Tata Consumer Products (TCPL) is trading close to its all-time higher, getting run up 32% considering the fact that our initiation about 5 months ago. In this report, we are highlighting the takeaways from the company’s AGM, such as the focus on expanding its on-line and offline distribution to drive the next leg of development. Tea price tag correction, most likely more than the next two months, is a essential variable. A prospective YoY moderate correction in tea costs is most likely, but costs are most likely to be larger than the level two years ago. The new leadership has infused vigour in execution. And, on the entire, we stay rather positive on the stock more than the medium to extended term. Maintain ‘buy’ with a revised TP of Rs 880.
Top eight takeaways:
Portfolio: To strengthen its portfolio and stay aggressive on acquisitions. Eight O’Clock Coffee: Set for India launch DTC model (e-commerce) this week. Immunity well being solutions: An location of focus launches to stick to. Distribution: TCPL will guarantee availability regardless of the second wave. The business is taking measures to make solutions offered everywhere and at all occasions.

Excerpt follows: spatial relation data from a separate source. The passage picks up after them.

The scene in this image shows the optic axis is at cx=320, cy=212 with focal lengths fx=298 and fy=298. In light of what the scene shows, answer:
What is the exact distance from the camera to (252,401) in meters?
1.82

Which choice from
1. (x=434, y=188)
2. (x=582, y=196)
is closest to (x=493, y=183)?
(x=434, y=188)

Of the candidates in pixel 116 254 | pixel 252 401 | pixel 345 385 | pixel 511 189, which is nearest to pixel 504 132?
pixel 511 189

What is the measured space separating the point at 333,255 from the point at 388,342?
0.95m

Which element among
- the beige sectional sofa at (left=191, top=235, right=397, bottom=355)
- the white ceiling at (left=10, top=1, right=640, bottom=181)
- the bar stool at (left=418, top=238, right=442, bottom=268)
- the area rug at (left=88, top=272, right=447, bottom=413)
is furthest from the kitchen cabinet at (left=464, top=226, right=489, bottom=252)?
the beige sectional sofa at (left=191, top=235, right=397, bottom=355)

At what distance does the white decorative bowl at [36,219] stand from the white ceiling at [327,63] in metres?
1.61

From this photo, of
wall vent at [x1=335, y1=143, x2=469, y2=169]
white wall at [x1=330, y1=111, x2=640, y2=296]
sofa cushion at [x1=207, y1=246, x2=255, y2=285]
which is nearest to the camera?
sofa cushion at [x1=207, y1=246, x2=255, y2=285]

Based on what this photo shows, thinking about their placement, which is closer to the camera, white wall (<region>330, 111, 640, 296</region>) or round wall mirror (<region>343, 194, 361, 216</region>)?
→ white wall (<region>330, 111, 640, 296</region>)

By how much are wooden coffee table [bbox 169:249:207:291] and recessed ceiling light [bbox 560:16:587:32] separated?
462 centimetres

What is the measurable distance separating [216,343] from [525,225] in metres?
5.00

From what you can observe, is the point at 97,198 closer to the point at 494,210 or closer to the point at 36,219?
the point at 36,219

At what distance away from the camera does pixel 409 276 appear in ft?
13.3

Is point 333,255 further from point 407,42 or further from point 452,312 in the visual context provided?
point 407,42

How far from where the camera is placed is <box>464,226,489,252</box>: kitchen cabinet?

Non-core firms: The business would continue to evaluate and exit them. Starbucks: Will continue to expand it aggressively—39 shops opened in FY21. E-commerce and synergies: TCPL plans to leverage the Tata super app to raise its e-commerce game. The Tata group has acquired a majority stake in on-line retailer BigBasket, which TCPL would leverage. Capex strategy: Rs 3.5–4billion per year. Outlook and valuation: Favourable base widening sustain ‘buy’ TCPL’s core firms — salt and tea — ought to feed its steady income momentum whilst new businesses—pulses & spices—should provide the income fillip. The business has sharpened the focus on its essential geographies and simplified its company model by exiting non-core markets and firms. Progress on Sampann remains a essential driver for extended-term development, while Q4FY21 disappointed. Integration of the Food & Beverage (F&B) company has widened the direct coverage of outlets by 30% whilst integration of the F&B CFA network has led to price reductions. We retain ‘buy/so’ with a revised TP of Rs 880 (earlier Rs 770) whilst rolling forward the valuation to Dec-22E.
The stock is trading at 44.8x FY23E EPS.